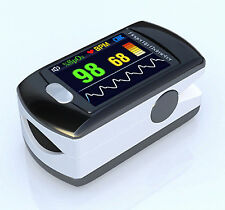 Hot,CONTEC CMS50E pulse oximeter,CE FDA Approved,blood oxygen+pulse rate monitor
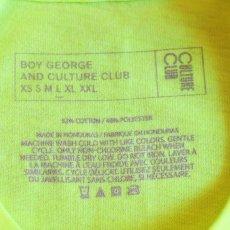 """画像6: """"CULTURE CLUB"""" ROCK TEE / Mens L (6)"""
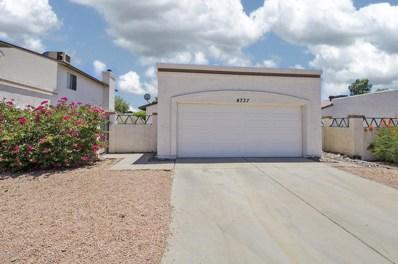 4737 W Menadota Drive, Glendale, AZ 85308 - MLS#: 5782469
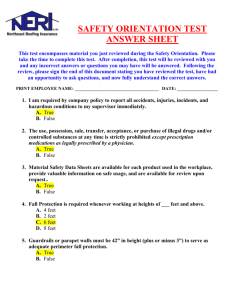 Test Answer Sheet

§

*What to produce*
The expected output is the exact run of lines from the one containing "ROCK TEE / Mens" through the final line of the data above, both ends included, with no pictures.

*Output for this task*
 """画像6: """"CULTURE CLUB"""" ROCK TEE / Mens L (6)"""
 4737 W Menadota Drive, Glendale, AZ 85308 - MLS#: 5782469
 Test Answer Sheet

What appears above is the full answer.